Analista do IBGE destaca um problema estrutural e cíclico dentro das empresas. Foto: CoWomen/Unsplash
O mercado de trabalho brasileiro segue desigual para as mulheres, com menores salários e participação, mesmo que a escolarização feminina seja superior à masculina.
É o que aponta uma pesquisa divulgada pelo Instituto Brasileiro de Geografia e Estatística (IBGE) nesta sexta-feira (8), o Dia Internacional da Mulher.
Os dados — referentes a 2022 — apontam que 53,3% das mulheres participam da força de trabalho. Enquanto isso, a taxa masculina é de 73,2%.
Dentro do mercado de trabalho, o problema vai mais a fundo. Conforme o instituto, do total de pessoas em cargos gerenciais, 60,7% eram homens e 39,3% mulheres.
Os dados do IBGE também mostram diferença entre salários para esta mesma função. Em 2022, mulheres em cargo de gerência tiveram rendimento médio de R$ 6.600, 21,2% abaixo do que os homens ganharam (R$ 8.378).
“Tem setores em que a taxa de ocupação [feminina] em cargos de gerência é baixíssima. Tem vários elementos que explicam isso, desde a dificuldade de contratação até o forte preconceito de empresas em relação a mulheres que têm filhos”, afirma o analista socioeconômico do IBGE, Jefferson Mariano.
E as oportunidades são desiguais para o público feminino, mesmo com capacitação. O levantamento aponta que, do total de formandos em cursos de graduação presencial, 60,3% eram mulheres, enquanto 39,7% homens.
Em nível de instrução, o público feminino também supera o masculino. Enquanto 21,3% das mulheres concluem o ensino superior, 16,8% dos homens o fazem.
A discrepância fica ainda mais evidente diante do recorte racial:
Lina Nakata, especialista em mercado de trabalho e responsável pela pesquisa Lugares Incríveis para Trabalhar, destaca que há diferença na forma que mulheres e homens são vistos na busca por promoções de cargos.
“Muitas vezes, quando uma mulher é avaliada para um passo seguinte na carreira, os outros que avaliam costumam pensar ‘falta mais uma competência ou habilidade, vamos esperar’; enquanto para os homens, esses avaliadores costumam pensar ‘falta essa competência ou habilidade, mas ele consegue se virar e se adaptar'”, explica.
O ponto é reforçado por Manu Pelleteiro, especialista em gestão com pessoas.
“A falta de representatividade feminina, infelizmente, em pleno 2024, ainda é vista como algo natural em muitas empresas. Além disso, faltam iniciativas que valorizem o crescimento das profissionais desde a base.
Mariano aponta para um problema estrutural e cíclico, uma vez que a ausência das mulheres nesses espaços de poder atrasa uma agenda por renovação nas empresas.
“A despeito da escolaridade mais elevada, as mulheres acabam não conseguindo ocupar posições menos precarizadas no mercado de trabalho e acabam atuando em setores que tem essa característica de menor nível de rendimento”, explica Mariano, do IBGE.
Trabalho precarizado A Organização Internacional do Trabalho (OIT) define o trabalho parcial como aquele cujas horas de expediente são comparativamente menores do que a dos em tempo integral (no Brasil definido em 30 horas semanais).

Dados fornecidos:
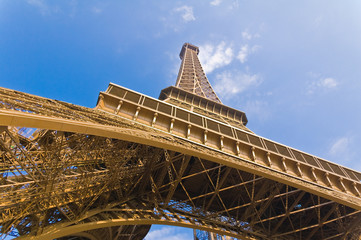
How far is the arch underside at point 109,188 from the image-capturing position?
849 centimetres

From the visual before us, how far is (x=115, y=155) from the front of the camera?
431 inches

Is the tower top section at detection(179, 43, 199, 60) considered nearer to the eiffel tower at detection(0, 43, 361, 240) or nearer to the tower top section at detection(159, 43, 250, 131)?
the tower top section at detection(159, 43, 250, 131)

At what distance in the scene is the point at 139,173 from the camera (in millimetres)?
13609

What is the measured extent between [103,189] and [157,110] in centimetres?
542

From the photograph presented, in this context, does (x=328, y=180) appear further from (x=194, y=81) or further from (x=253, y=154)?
(x=194, y=81)

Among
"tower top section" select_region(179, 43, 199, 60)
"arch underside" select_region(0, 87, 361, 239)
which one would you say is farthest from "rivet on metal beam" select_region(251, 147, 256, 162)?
"tower top section" select_region(179, 43, 199, 60)

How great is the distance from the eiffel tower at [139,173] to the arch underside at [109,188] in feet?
Answer: 0.19

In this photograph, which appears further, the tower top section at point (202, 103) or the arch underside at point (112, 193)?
the tower top section at point (202, 103)

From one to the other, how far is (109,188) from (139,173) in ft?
7.20

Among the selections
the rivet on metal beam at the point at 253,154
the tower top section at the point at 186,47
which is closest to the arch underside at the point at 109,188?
the rivet on metal beam at the point at 253,154

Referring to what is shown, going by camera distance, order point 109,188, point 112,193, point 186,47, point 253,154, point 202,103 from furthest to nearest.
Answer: point 186,47
point 202,103
point 253,154
point 112,193
point 109,188

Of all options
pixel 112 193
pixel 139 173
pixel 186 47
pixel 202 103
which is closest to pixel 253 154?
pixel 139 173

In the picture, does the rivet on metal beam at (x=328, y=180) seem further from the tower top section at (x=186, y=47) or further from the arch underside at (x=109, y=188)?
the tower top section at (x=186, y=47)

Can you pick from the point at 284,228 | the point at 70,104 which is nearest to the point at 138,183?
the point at 70,104
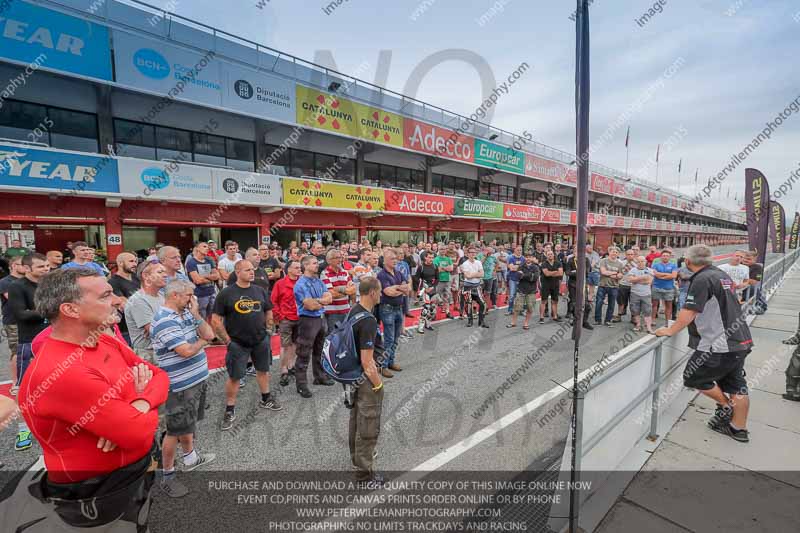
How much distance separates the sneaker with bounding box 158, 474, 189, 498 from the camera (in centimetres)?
281

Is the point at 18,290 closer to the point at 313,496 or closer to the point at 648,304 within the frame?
the point at 313,496

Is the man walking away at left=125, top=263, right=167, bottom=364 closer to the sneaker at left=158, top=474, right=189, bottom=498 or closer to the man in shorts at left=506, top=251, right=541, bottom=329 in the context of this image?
the sneaker at left=158, top=474, right=189, bottom=498

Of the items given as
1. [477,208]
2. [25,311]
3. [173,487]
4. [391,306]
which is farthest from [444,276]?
[477,208]

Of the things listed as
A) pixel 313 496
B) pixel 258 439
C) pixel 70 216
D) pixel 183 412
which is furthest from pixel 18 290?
pixel 70 216

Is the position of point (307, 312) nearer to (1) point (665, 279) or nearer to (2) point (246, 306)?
(2) point (246, 306)

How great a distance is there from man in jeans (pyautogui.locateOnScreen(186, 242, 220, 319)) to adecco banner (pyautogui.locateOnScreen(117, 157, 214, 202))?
19.0 ft

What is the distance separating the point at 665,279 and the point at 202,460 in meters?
9.47

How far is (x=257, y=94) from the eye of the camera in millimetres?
13383

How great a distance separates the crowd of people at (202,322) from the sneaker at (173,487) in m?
0.01

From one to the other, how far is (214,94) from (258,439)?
12951 mm

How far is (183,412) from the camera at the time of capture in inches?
116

Detalhes da tarefa:
Responda às perguntas abaixo com base no texto sobre o mercado de trabalho das mulheres.
1. Segundo os dados de 2022, qual é a porcentagem de mulheres que participam da força de trabalho?
2. Qual foi o rendimento médio das mulheres em cargo de gerência em 2022?
3. Qual é a porcentagem de mulheres que concluem o ensino superior?

Resolução da tarefa:
1. 53,3%.
2. R$ 6.600.
3. 21,3%.